We believe sales could jump from $940K in 2025 to $10M in 2027. Plus, with strong gross margin and low SG&A costs, CleanGo could be operating profitably with just $4M in annual sales. In our view, these shares are underfollowed and grossly undervalued. Our 6-month price target of $2.50 reflects a low 3.5x price/sales multiple on projected 2026E sales, a metric similar to that of the Russell Microcap Growth Index. Given the expected sales growth rate, and path to profit, our price target and metric could be considered conservative. Looking aead, future milestones could eventually lead to an M&A event.

SENIOR ANALYST: ROBERT GOLDMAN

Rob Goldman founded Goldman Small Cap Research in 2009 and has over 20 years of investment and company research experience as a senior research analyst and as a portfolio and mutual fund manager. During his tenure as a sell side analyst, Rob was a senior member of Piper Jaffray’s Technology and Communications teams. Prior to joining Piper, Rob led Josephthal & Co.’s Washington-based Emerging Growth Research Group. In addition to his sell-side experience Rob served as Chief Investment Officer of a boutique investment management firm and Blue and White Investment Management, where he managed Small Cap Growth portfolios and The Blue and White Fund.

Analyst Certification

I, Robert Goldman, hereby certify that the view expressed in this research report accurately reflect my personal views about the subject securities and issuers. I also certify that no part of my compensation was, is, or will be, directly or indirectly, related to the recommendations or views expressed in this research report.

Disclaimer

This Opportunity Research report was prepared for informational purposes only.

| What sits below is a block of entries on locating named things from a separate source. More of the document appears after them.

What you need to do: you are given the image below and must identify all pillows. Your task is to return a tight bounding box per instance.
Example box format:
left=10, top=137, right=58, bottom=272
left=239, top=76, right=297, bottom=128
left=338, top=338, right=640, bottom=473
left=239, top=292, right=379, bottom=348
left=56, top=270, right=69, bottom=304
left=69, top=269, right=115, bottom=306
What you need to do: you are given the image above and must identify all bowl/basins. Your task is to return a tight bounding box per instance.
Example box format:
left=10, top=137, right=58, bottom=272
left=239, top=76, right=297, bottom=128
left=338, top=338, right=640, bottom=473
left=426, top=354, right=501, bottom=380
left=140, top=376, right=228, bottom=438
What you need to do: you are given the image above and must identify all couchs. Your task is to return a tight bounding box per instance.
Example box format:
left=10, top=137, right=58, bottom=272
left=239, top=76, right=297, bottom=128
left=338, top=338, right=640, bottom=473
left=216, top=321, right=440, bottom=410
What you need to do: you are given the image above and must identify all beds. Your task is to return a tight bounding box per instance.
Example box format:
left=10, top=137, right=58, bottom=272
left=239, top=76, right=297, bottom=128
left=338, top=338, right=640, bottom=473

Goldman Small Cap Research, (a division of Two Triangle Consulting Group, LLC) produces research via two formats: Goldman Select Research and Goldman Opportunity Research. The Select format reflects the Firm’s internally generated stock ideas along with economic and stock market outlooks. Opportunity Research reports, updates and Microcap Hot Topics articles reflect sponsored (paid) research but can also include non-sponsored micro-cap research ideas that typically carry greater risks than those stocks covered in the Select Research category. It is important to note that while we may track performance separately, we utilize many of the same coverage criteria in determining coverage of all stocks in both research formats. Research reports on profiled stocks in the Opportunity Research format typically have a higher risk profile and may offer greater upside. Goldman Small Cap Research was compensated by the Company in the amount of $3000 for a research report and press release. All information contained in this report was provided by the Company via filings, press releases or its website, or through our own due diligence. Our analysts are responsible only to the public, and are paid in advance to eliminate pecuniary interests, retain editorial control, and ensure independence. Analysts are compensated on a per report basis and not on the basis of his/her recommendations.